### Text excerpt
◇ ◇ ◇

GeoffP said:
Tiassa, I appreciate your argument above, but can we have a thread in which your not attending D/S clubs is not a feature? One begins to wonder at this string of denials.
It would not have come up except someone asked, not so long ago. And then, in the course of that discussion, it became necessary to remind that it's not really a quality of life issue to avoid a club I don't want to be at, anyway.
And it is relevant here in two ways:
(1) The point reminds that there is a time and a place for everything, as such.
(2) It reminds of the sharp contrast in harassment experiences between men and women; I literally have to go out of my way to be sexually harassed in a context I might find threatening, which in turn kind of wrecks the word harassed, as such; avoiding this situation is a fairly easy undertaking, and my concerns are primarily medical, anyway insofar as I have a hard time figuring what could be more unsafe, unless I'm sharing needles with strangers while other strangers gang-bang me without condoms. And come on, really? I don't do heroin. Neither can I say I've been properly gang-banged by strangers, so flip a coin.
There is also a peripheral point I can make based solely on my own experience: The day I turned forty, I was "off the market" by custom, which is a similar argument to Daisy Mae fretting that she's getting old and hasn't found a husband ... as she approaches her twentieth year. And that even comes without pregnancy risk. But here we are, eighteen or so months later, and that old custom is completely destroyed. Having hidden throughout my formerly "marketable" years, the world I'm emerging into is
fascinating. But here's the thing: Compared to women, I have very little fear of sexual harassment or violence—I have to go looking for it.

◇ ◇ ◇

Stored items
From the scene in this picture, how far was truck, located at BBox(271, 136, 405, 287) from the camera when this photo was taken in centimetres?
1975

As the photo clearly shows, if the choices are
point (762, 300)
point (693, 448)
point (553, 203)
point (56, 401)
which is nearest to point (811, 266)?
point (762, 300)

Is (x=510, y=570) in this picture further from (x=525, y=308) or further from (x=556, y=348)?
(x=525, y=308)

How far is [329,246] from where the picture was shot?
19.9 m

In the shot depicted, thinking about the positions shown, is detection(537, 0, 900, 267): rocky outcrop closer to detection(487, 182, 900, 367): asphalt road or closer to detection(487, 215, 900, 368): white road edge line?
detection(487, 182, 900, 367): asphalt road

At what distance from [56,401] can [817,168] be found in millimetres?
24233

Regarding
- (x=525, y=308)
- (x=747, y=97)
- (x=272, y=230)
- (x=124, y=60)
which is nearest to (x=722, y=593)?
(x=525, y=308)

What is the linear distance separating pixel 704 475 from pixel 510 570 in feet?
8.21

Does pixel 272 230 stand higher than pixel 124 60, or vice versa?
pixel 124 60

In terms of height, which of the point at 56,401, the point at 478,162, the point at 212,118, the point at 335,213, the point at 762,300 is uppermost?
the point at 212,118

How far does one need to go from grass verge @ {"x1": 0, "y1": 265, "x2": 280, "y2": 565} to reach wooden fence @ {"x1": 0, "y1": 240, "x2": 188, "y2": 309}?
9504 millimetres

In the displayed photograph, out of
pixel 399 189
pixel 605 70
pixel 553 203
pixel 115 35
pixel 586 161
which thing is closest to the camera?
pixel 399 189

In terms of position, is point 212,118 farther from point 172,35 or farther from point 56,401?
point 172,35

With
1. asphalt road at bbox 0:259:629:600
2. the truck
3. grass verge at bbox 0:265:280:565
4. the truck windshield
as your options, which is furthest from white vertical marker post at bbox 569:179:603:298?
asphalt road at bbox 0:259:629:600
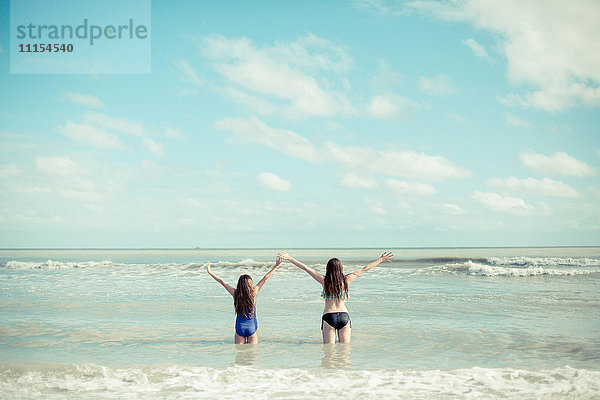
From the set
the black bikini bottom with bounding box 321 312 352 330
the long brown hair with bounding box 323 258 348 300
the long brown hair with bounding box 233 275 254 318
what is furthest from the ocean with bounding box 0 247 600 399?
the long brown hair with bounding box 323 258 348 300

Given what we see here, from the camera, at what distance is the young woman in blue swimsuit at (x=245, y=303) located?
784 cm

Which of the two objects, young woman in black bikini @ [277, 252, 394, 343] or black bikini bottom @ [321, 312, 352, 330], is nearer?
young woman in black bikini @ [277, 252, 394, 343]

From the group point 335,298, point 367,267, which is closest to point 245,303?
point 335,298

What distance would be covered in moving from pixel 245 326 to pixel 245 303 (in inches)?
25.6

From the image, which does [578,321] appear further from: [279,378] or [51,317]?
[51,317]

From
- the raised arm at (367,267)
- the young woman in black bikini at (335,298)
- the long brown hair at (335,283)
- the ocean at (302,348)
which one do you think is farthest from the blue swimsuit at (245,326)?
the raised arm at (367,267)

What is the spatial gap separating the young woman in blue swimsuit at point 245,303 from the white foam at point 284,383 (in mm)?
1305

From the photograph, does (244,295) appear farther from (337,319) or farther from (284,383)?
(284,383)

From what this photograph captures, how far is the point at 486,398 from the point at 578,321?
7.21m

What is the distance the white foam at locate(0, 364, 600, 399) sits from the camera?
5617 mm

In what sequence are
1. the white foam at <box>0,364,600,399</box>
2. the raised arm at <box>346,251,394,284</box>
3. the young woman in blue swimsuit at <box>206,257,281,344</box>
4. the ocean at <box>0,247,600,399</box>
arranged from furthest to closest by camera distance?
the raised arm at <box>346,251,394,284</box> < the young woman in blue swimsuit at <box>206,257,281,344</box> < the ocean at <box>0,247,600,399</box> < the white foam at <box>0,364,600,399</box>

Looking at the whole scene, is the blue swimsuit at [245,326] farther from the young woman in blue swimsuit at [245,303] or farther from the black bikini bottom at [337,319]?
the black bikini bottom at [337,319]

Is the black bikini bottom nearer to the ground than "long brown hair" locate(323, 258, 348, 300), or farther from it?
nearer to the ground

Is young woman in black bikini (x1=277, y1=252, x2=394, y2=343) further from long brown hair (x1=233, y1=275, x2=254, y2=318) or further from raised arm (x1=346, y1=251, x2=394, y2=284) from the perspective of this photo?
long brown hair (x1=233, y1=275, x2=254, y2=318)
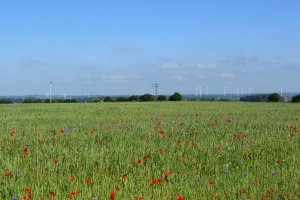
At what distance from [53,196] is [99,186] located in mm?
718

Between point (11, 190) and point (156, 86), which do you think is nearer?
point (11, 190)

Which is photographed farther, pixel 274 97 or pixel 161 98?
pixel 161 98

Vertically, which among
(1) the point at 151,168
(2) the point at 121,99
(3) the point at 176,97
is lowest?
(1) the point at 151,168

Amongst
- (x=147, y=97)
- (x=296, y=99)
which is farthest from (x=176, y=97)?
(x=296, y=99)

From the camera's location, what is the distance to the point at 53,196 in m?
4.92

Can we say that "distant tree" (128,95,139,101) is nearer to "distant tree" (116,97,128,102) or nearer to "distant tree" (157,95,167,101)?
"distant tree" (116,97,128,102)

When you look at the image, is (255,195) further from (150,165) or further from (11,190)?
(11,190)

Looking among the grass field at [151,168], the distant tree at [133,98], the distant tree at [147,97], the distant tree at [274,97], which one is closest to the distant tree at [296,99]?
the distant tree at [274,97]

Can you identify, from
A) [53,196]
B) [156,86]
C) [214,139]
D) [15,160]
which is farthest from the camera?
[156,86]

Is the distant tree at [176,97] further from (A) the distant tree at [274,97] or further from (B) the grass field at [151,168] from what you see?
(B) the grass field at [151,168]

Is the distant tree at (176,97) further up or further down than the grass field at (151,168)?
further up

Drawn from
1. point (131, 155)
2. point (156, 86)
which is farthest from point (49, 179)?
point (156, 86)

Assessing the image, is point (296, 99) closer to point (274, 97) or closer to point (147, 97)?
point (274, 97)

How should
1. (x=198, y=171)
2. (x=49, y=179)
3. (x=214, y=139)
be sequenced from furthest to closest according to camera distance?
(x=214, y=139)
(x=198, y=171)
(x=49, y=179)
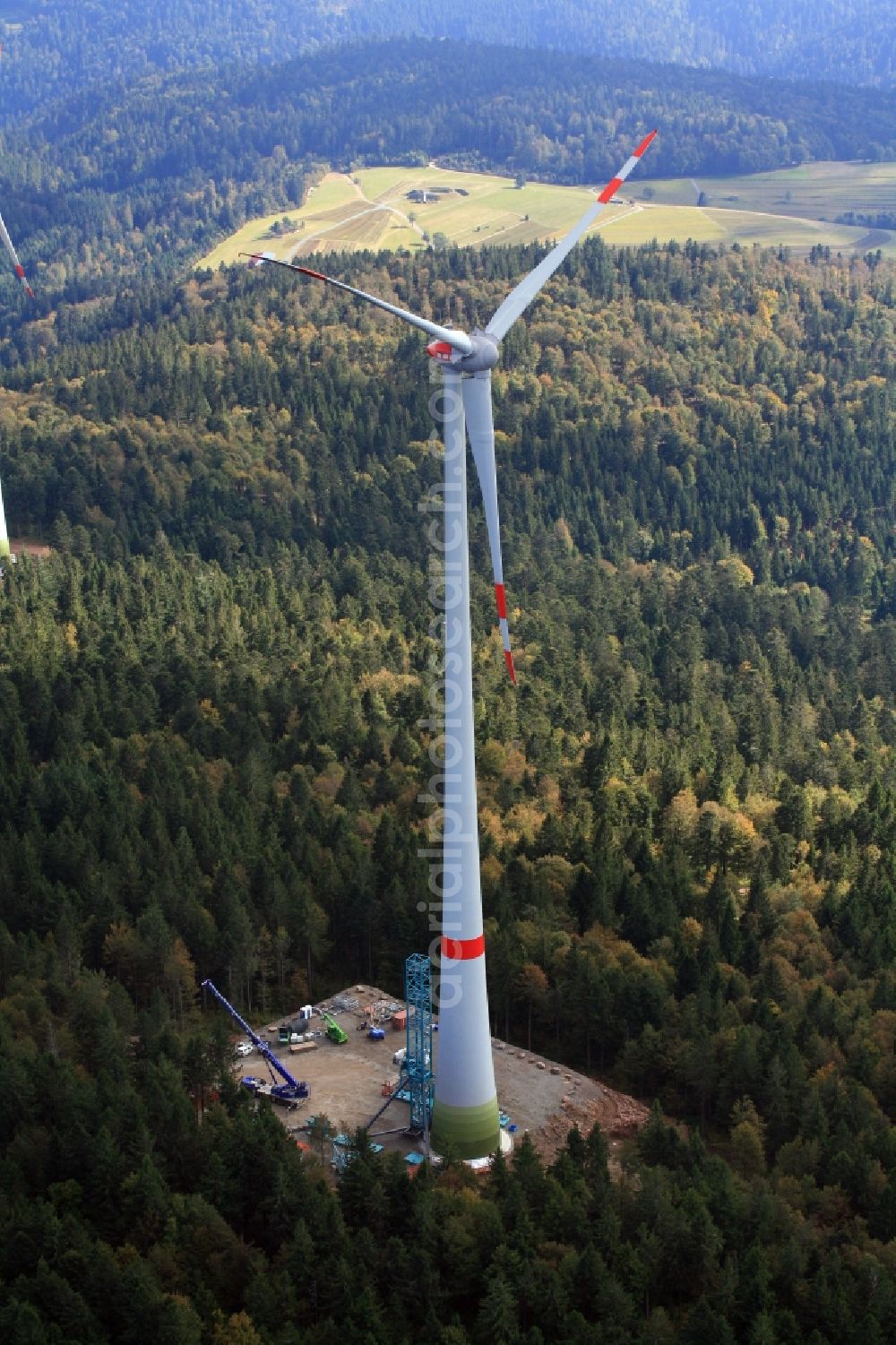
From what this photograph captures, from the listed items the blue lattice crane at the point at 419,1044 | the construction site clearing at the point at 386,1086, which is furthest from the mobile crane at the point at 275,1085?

◇ ◇ ◇

### What needs to be done
From the forum reply about harassment, quote the part that opens with the words containing "It would not" and closes with "everything, as such.".

### Response area
It would not have come up except someone asked, not so long ago. And then, in the course of that discussion, it became necessary to remind that it's not really a quality of life issue to avoid a club I don't want to be at, anyway.
And it is relevant here in two ways:
(1) The point reminds that there is a time and a place for everything, as such.